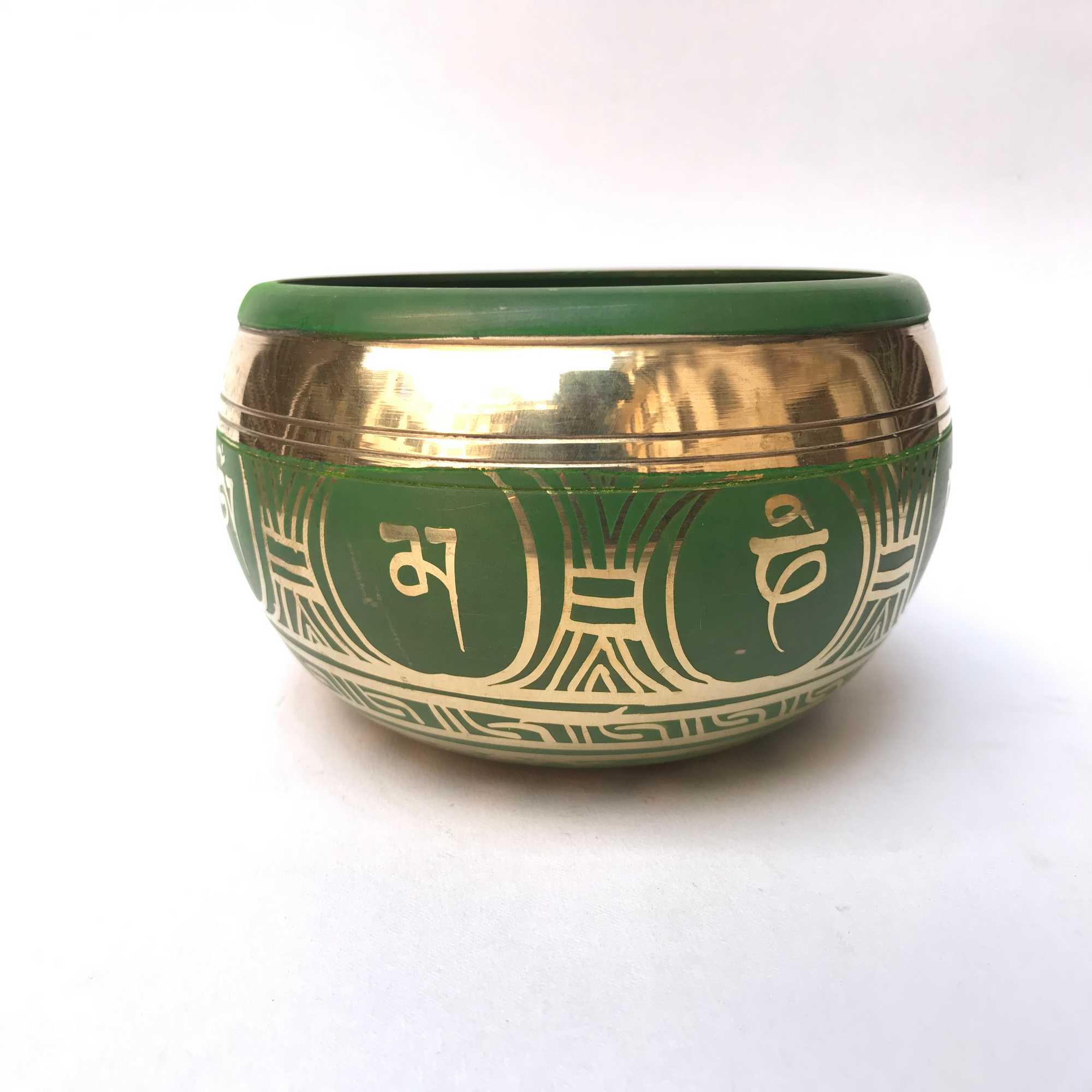 heart Chakra, Singing Bowl With ashtamangala, select Accessories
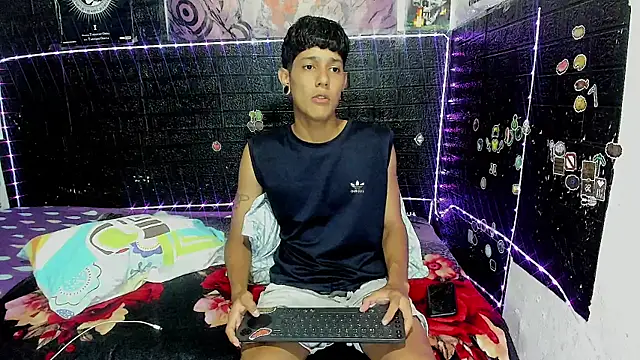 Snapshot of santos_dx chatting on June 2026 03:42:02 AM santos dx online show from June 2026 03:42:02 AM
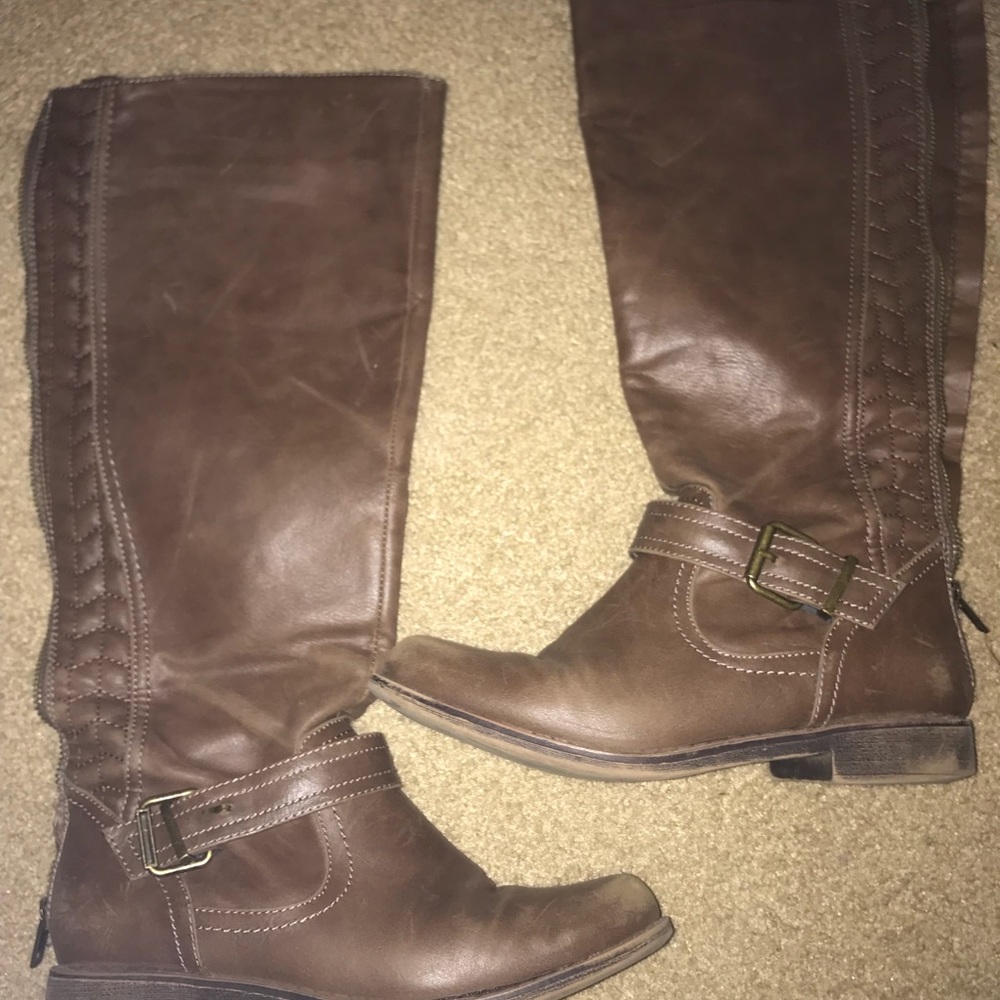 BROWN BOOTS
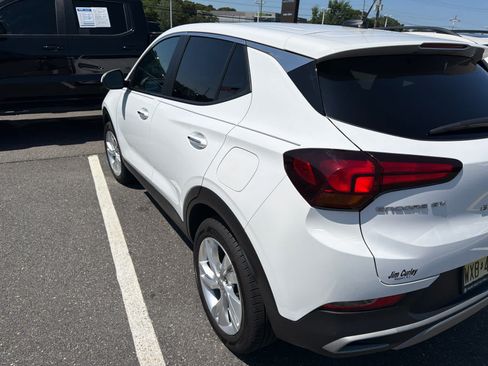 Used 2024 Buick Encore GX Preferred FWD image 4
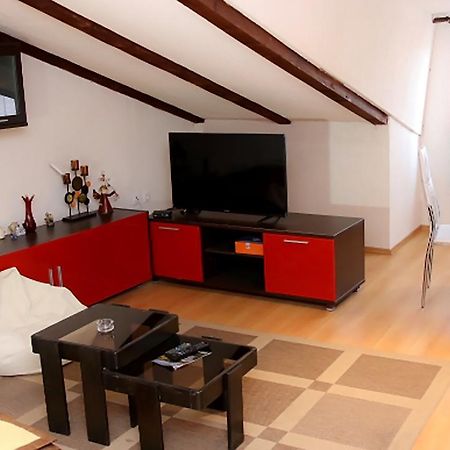 Apartment Ajdukovic 2 Vodice Bagian luar foto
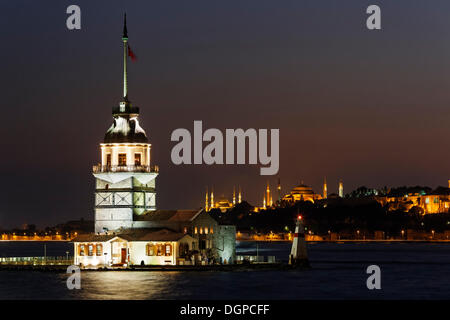 Leander Turm, Maiden Tower oder Kiz Kulesi, in den Bosporus in Üsküdar, blaue Moschee und Hagia Sophia an der Rückseite, Istanbul Stockfoto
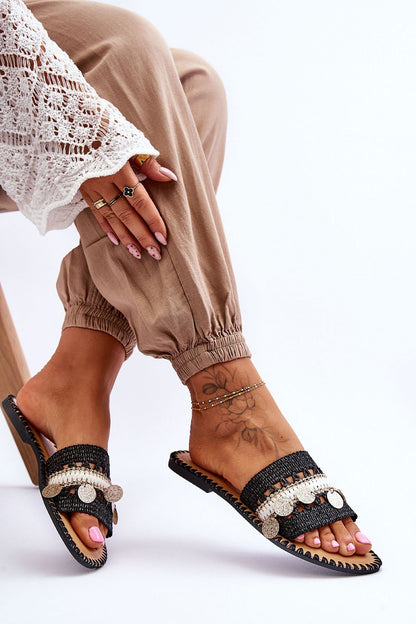 Clacquettes model 178442 Step in style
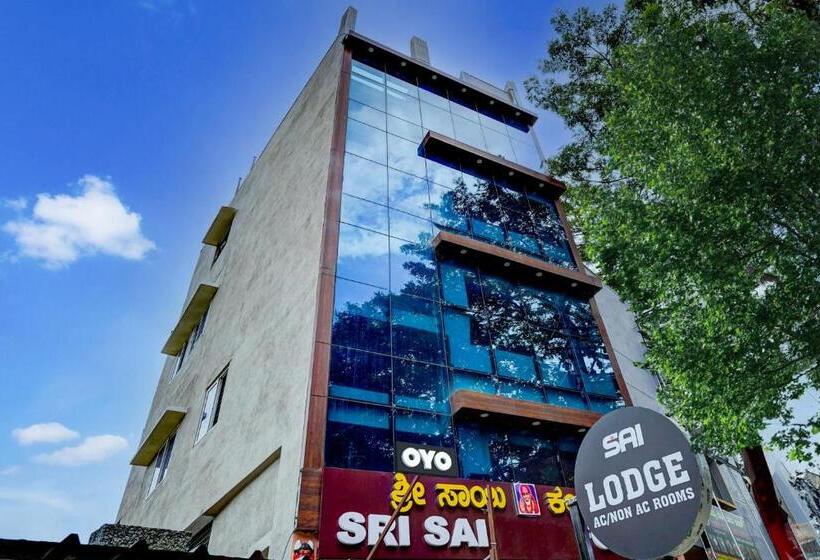 فندق Oyo Flagship Sri Sai Lodge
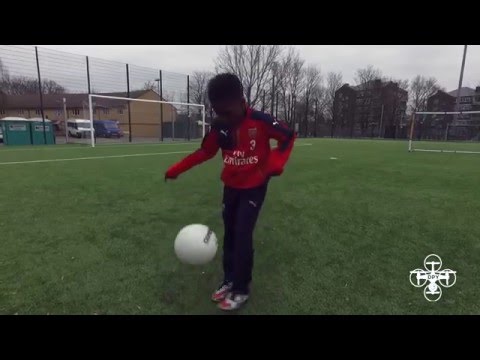 شاهد الطفل المعجزة موهبة واعدة في الملاعب الإنجليزية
_ _ _ _ _
### ZADANIE:
Wstaw wszystkie powyższe wpisy do tabeli Markdown z kolumnami „Nr” (numer wiersza) i „Treść” (tekst wiersza), pomijając wiersze bez tekstu. Obrazków nie umieszczaj w odpowiedzi.

### ROZWIĄZANIE ZADANIA:
| Nr | Treść |
|---|---|
| 1 |  heart Chakra, Singing Bowl With ashtamangala, select Accessories |
| 2 |  Snapshot of santos_dx chatting on June 2026 03:42:02 AM santos dx online show from June 2026 03:42:02 AM |
| 3 |  BROWN BOOTS |
| 4 |  Used 2024 Buick Encore GX Preferred FWD image 4 |
| 5 |  Apartment Ajdukovic 2 Vodice Bagian luar foto |
| 6 |  Leander Turm, Maiden Tower oder Kiz Kulesi, in den Bosporus in Üsküdar, blaue Moschee und Hagia Sophia an der Rückseite, Istanbul Stockfoto |
| 7 |  Clacquettes model 178442 Step in style |
| 8 |  فندق Oyo Flagship Sri Sai Lodge |
| 9 |  شاهد الطفل المعجزة موهبة واعدة في الملاعب الإنجليزية |